# Higher Derivatives Question

• Mar 21st 2011, 02:15 AM
AeroScizor
Higher Derivatives Question
Hi all,
Here goes the question:
Given that $y=xsin3x+cos3x$, show that $x^2\frac{d^2y}{dx^2}+2y+4x^2y=0$.

I am quite comfortable in deriving the normal and higher derivatives(*Just to make sure I am on the right track, is $\frac{dy}{dx}$=sin3x-3sin3x+3xcos3x?) and am more concerned about the 'showing' part. Hopefully someone can guide me along.

Another one:
Given that $xy=sinx$, prove that $\frac{d^2y}{dx^2}+\frac{2}{x}\frac{dy}{dx}+y=0$.

It seems like a typical implicit diff. question other than the higher derivatives part. I haven't really learn how to derive higher derivatives using implicit diff.
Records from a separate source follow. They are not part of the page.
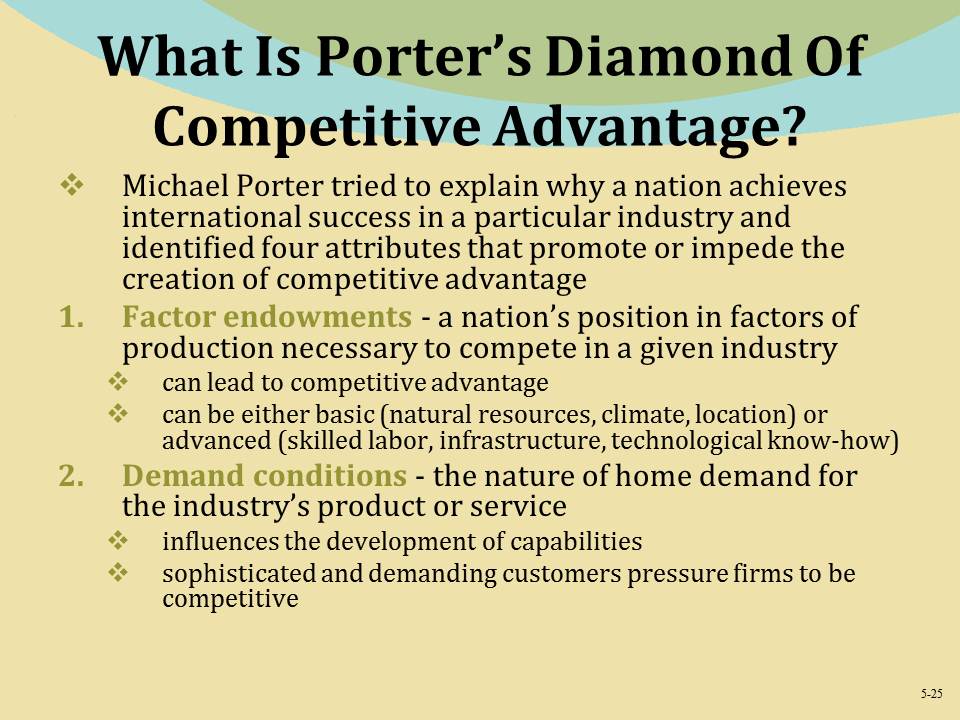 What Is Porter's Diamond Of Competitive Advantage?

❖ Michael Porter tried to explain why a nation achieves international success in a particular industry and identified four attributes that promote or impede the creation of competitive advantage

1. Factor endowments - a nation's position in factors of production necessary to compete in a given industry
❖ can lead to competitive advantage
❖ can be either basic (natural resources, climate, location) or advanced (skilled labor, infrastructure, technological know-how)

2. Demand conditions - the nature of home demand for the industry's product or service
❖ influences the development of capabilities
❖ sophisticated and demanding customers pressure firms to be competitive

5-25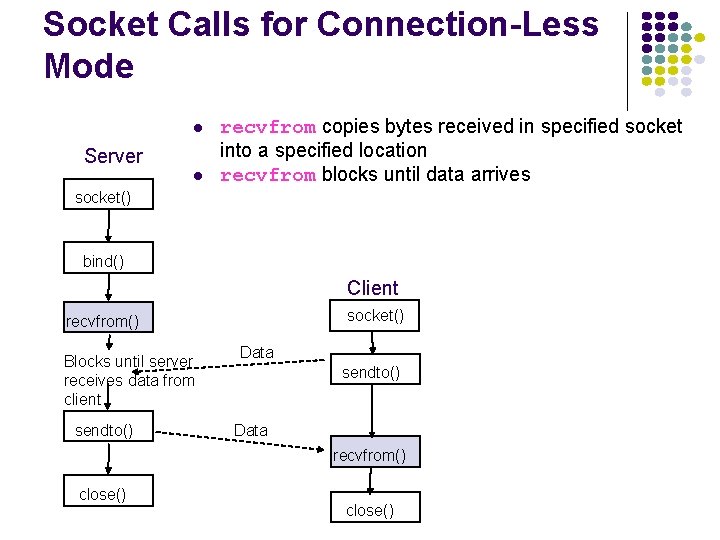 Socket Calls for Connection-Less Mode

- recvfrom copies bytes received in specified socket into a specified location
- recvfrom blocks until data arrives

Server

socket()

bind()

recvfrom()

Blocks until server receives data from client

sendto()

close()

Client

socket()

sendto()

recvfrom()

close()

Data

Data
Any help is appreciated. Thanks in advance!
• Mar 21st 2011, 02:19 AM
Prove It
When you have found $\displaystyle \frac{dy}{dx}$ and $\displaystyle \frac{d^2y}{dx^2}$, substitute them and $\displaystyle y$ into the LHS of your equation. Show that it simplifies to the RHS.
• Mar 21st 2011, 02:53 AM
AeroScizor
Quote:

Originally Posted by Prove It
When you have found $\displaystyle \frac{dy}{dx}$ and $\displaystyle \frac{d^2y}{dx^2}$, substitute them and $\displaystyle y$ into the LHS of your equation. Show that it simplifies to the RHS.

Cheers. Your reply was short and concise but manage to set my thinking straight. Now I am proud that I am finally able to attempt the question. Thanks again.